Okay, so we’re all slowly crawling out of what for many is week two of Pandemic Life, though for many of us it’s been varying degrees of “longer”. People who aren’t used to the enforced stillness and introversion of being trapped at home for extended periods, extroverts especially, have already started climbing the walls. Even introverts, suddenly faced with having to spend ALL THIS TIME with their families under the same roof, in the same rooms, even in the same conversations, are struggling.
And frankly, if the data models are to be believed, we’re still only just getting started. It took FIVE MONTHS for China to start seeing declines in the daily new case reports, and they were way ahead of North America when it comes to trying to lock down the exposure vectors. So buckle in folks… we’re in this for the long haul.
Many of you who are clients of therapy have already had the conversation with your therapist about moving to phone or video platforms to continue work. I grew up working in IT so the occasional stint of working from home (WFH) doesn’t phase me, and Webex (phone/video) conferencing is a legitimate way of life for techfolk. But for those of you new to this level of disconnect in your connection channels, it’s going to add a level of strain to work that may already be hard to do for any number of reasons. Trust me when I say, however, that your very-human therapists might be struggling to adapt to the necessity of the times as much as you are.
We’re all trying to find humour and silver linings in a time when so much feels beyond our control, or lost to uncertain, distant end dates (the American President’s staunch insistence that this somehow magically will all be over by Easter notwithstanding). SO I thought I’d share some things that are making things a little lighter from OUR side of the video conferences, just to help keep things in perspective, and assure everyone that we’re all in this together.
It’s a really cool thing to see these slim slices of people’s home lives. I’m learning about my colleagues’ and clients’ pets and children, and which ones will shamelessly fart in front of cameras (the pets and children, NOT the colleagues and clients… so far).
Sometimes your working-from-home therapist’s head is going to look suspiciously like a cat’s head. Possibly like a cat’s butt. This is not an optical illusion.
It’s a perfectly reasonable thing to suspect that your therapist may not be wearing pants in a video session. It might be a tad declassé to ask, though.
Your therapist isn’t ACTUALLY doing therapy from San Fransisco or the bridge of the Enterprise, he just accidentally turned on the backgrounds feature in Zoom Mobile and can’t figure out how to turn it off again.
Why yes, we DO sometimes wear a unicorn onesie to work, why do you ask?
You can mostly trust that’s just coffee. Mostly.
No-one can tell if your therapist wears the same ensemble to work three days in a row. Or four. Or five. We might also have to stop and think about whether we’ve showered today or not.
Therapists with kids at home themselves are going to be SO VERY HAPPY TO SEE YOU AND TALK WITH YOU, ONE ADULT TO ANOTHER. Cut them some slack. They’re in the same boat as many of their parenting-at-home clients, right down to interrupting sessions to tell small people not to set each other, themselves, or the dog on fire.

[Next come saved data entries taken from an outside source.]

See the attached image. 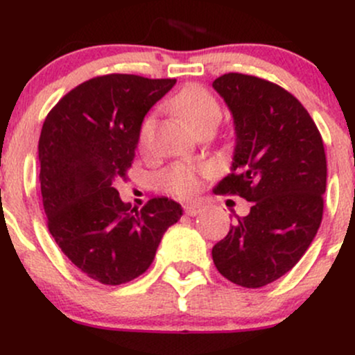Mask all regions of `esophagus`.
<instances>
[{"label":"esophagus","instance_id":"1","mask_svg":"<svg viewBox=\"0 0 355 355\" xmlns=\"http://www.w3.org/2000/svg\"><path fill=\"white\" fill-rule=\"evenodd\" d=\"M203 207L198 205V203H190V205L185 207V214L190 215V217H195V215L202 214Z\"/></svg>","mask_w":355,"mask_h":355}]
</instances>
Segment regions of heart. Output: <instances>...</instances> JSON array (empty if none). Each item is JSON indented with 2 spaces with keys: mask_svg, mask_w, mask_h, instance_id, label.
Here are the masks:
<instances>
[{
  "mask_svg": "<svg viewBox=\"0 0 355 355\" xmlns=\"http://www.w3.org/2000/svg\"><path fill=\"white\" fill-rule=\"evenodd\" d=\"M172 107L182 120L185 121L195 132L209 125H217L222 116L218 103L214 96L202 87H187L172 100ZM153 116H146L140 126V145L145 146L148 144L150 135H152ZM166 185L170 190L177 191L180 195L191 193L198 185L197 170L190 165H175L168 173H166Z\"/></svg>",
  "mask_w": 355,
  "mask_h": 355,
  "instance_id": "obj_1",
  "label": "heart"
}]
</instances>
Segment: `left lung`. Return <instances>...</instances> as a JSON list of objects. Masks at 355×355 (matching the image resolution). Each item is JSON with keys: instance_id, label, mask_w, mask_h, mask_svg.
<instances>
[{"instance_id": "1", "label": "left lung", "mask_w": 355, "mask_h": 355, "mask_svg": "<svg viewBox=\"0 0 355 355\" xmlns=\"http://www.w3.org/2000/svg\"><path fill=\"white\" fill-rule=\"evenodd\" d=\"M230 110L235 146L232 173L218 193L252 202L235 215L227 237L211 248L215 267L230 282L263 287L302 259L322 222L327 162L315 123L287 89L229 73L211 83Z\"/></svg>"}]
</instances>
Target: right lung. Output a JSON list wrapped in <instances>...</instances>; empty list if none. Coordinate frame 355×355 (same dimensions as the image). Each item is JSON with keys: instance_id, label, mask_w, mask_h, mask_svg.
<instances>
[{"instance_id": "add662e5", "label": "right lung", "mask_w": 355, "mask_h": 355, "mask_svg": "<svg viewBox=\"0 0 355 355\" xmlns=\"http://www.w3.org/2000/svg\"><path fill=\"white\" fill-rule=\"evenodd\" d=\"M175 83L96 76L67 93L43 123L38 152L48 229L96 282L120 285L146 272L166 229L183 215L168 197L130 210L113 187L132 166L145 115Z\"/></svg>"}]
</instances>
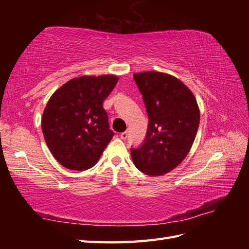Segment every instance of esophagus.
<instances>
[{
	"mask_svg": "<svg viewBox=\"0 0 249 249\" xmlns=\"http://www.w3.org/2000/svg\"><path fill=\"white\" fill-rule=\"evenodd\" d=\"M121 139H123V140H125L126 138H127V136H128V134H127V131H124V133H122L121 135Z\"/></svg>",
	"mask_w": 249,
	"mask_h": 249,
	"instance_id": "obj_1",
	"label": "esophagus"
}]
</instances>
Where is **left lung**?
I'll return each mask as SVG.
<instances>
[{
    "label": "left lung",
    "mask_w": 249,
    "mask_h": 249,
    "mask_svg": "<svg viewBox=\"0 0 249 249\" xmlns=\"http://www.w3.org/2000/svg\"><path fill=\"white\" fill-rule=\"evenodd\" d=\"M134 79L143 97L149 126L144 143L131 150L134 165L151 177L172 171L187 156L197 135L200 110L194 93L166 72L142 71Z\"/></svg>",
    "instance_id": "left-lung-1"
}]
</instances>
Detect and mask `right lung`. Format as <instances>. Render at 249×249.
<instances>
[{"label":"right lung","instance_id":"1","mask_svg":"<svg viewBox=\"0 0 249 249\" xmlns=\"http://www.w3.org/2000/svg\"><path fill=\"white\" fill-rule=\"evenodd\" d=\"M115 75L72 78L51 95L41 116V130L51 154L63 167L92 168L113 137L103 103Z\"/></svg>","mask_w":249,"mask_h":249}]
</instances>
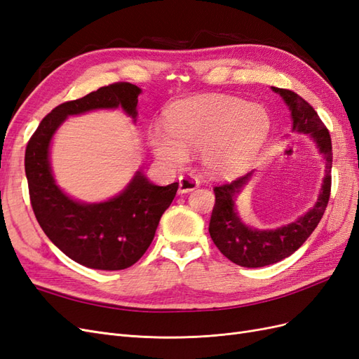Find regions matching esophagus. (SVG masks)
Instances as JSON below:
<instances>
[{"mask_svg":"<svg viewBox=\"0 0 359 359\" xmlns=\"http://www.w3.org/2000/svg\"><path fill=\"white\" fill-rule=\"evenodd\" d=\"M199 187V181L194 180L193 177H181L180 178V193L186 194Z\"/></svg>","mask_w":359,"mask_h":359,"instance_id":"1","label":"esophagus"}]
</instances>
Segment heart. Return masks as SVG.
<instances>
[{
	"instance_id": "b5f03b06",
	"label": "heart",
	"mask_w": 359,
	"mask_h": 359,
	"mask_svg": "<svg viewBox=\"0 0 359 359\" xmlns=\"http://www.w3.org/2000/svg\"><path fill=\"white\" fill-rule=\"evenodd\" d=\"M271 133V116L259 104L232 95L205 94L173 103L166 128L153 127L149 145L158 160L181 166L190 149L202 148L203 165L224 178L241 175L260 154Z\"/></svg>"
}]
</instances>
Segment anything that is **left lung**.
Masks as SVG:
<instances>
[{
    "label": "left lung",
    "instance_id": "left-lung-1",
    "mask_svg": "<svg viewBox=\"0 0 359 359\" xmlns=\"http://www.w3.org/2000/svg\"><path fill=\"white\" fill-rule=\"evenodd\" d=\"M287 104L292 116V130L297 133L310 135L325 160V177L316 203L295 222L276 227V229H255L247 226L238 214L235 201L243 191L255 170L232 181L231 184L214 187L215 205L210 220V235L220 252L233 264L245 268H260L280 262L307 241L316 229L322 215L327 210L331 194V168L332 145L327 127L320 121L313 107L290 90L276 88Z\"/></svg>",
    "mask_w": 359,
    "mask_h": 359
}]
</instances>
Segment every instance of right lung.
<instances>
[{"instance_id": "obj_1", "label": "right lung", "mask_w": 359, "mask_h": 359, "mask_svg": "<svg viewBox=\"0 0 359 359\" xmlns=\"http://www.w3.org/2000/svg\"><path fill=\"white\" fill-rule=\"evenodd\" d=\"M140 93L133 83L118 82L62 103L41 119L27 145L29 199L40 227L64 255L93 269H124L144 256L163 212L175 198L178 182L156 186L139 169L116 196L94 203L76 201L53 178L50 144L72 115L121 107L135 123Z\"/></svg>"}]
</instances>
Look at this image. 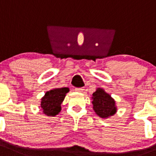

By the end of next week, some of us might have forgotten how to drive to work. On the upside, in between client sessions and naps, some of us are busy reacquainting ourselves with kitchen and household appliances we didn’t even know we owned.
Naps are totally a thing for adults. Who knew?? (Well, clearly not the adults with children at home, I suspect. Sorry…[not really].) The only thing better than napping on the office sofa is napping in my own bed.
In some ways, the virus is only one side of the social upheaval we’re going to have to manage, and the one therapists are least trained to deal with. It’s helping people observe and mitigate how we react when trapped either in isolation, or together with others in close quarters for indefinite periods of time, getting on each others’ nerves, and lacking the usual recourses and escape mechanisms to cope–THAT’s something we’re already on the alert to catch and mitigate as tempers and tolerances shorten.
We’re doing our best to keep up with the rising challenges of social lockdown and massive life disruptions. Please remember, however, that most of us aren’t trained for this kind of live-rolling, global-level-disruptive crisis, so we’re on a learning curve right alongside our clients. We’re doing our best to provide as much continuity of care to you as we can, so take the technical glitches and challenges in stride and be patient as we all figure out how best to weather what’s happening. Remember that we’re all human, we’re all fallible, we’re all facing fear/uncertainty/doubt in spades, and we’re all probably already feeling some degree of the strain. (Massive shout-out to the medical workers and emergency-response folks on the very front lines of this, BTW. I see you.) So remember to be gentle with yourselves, each other, and us as this situation unfolds.
We’ll take care of each other as best we can, all right?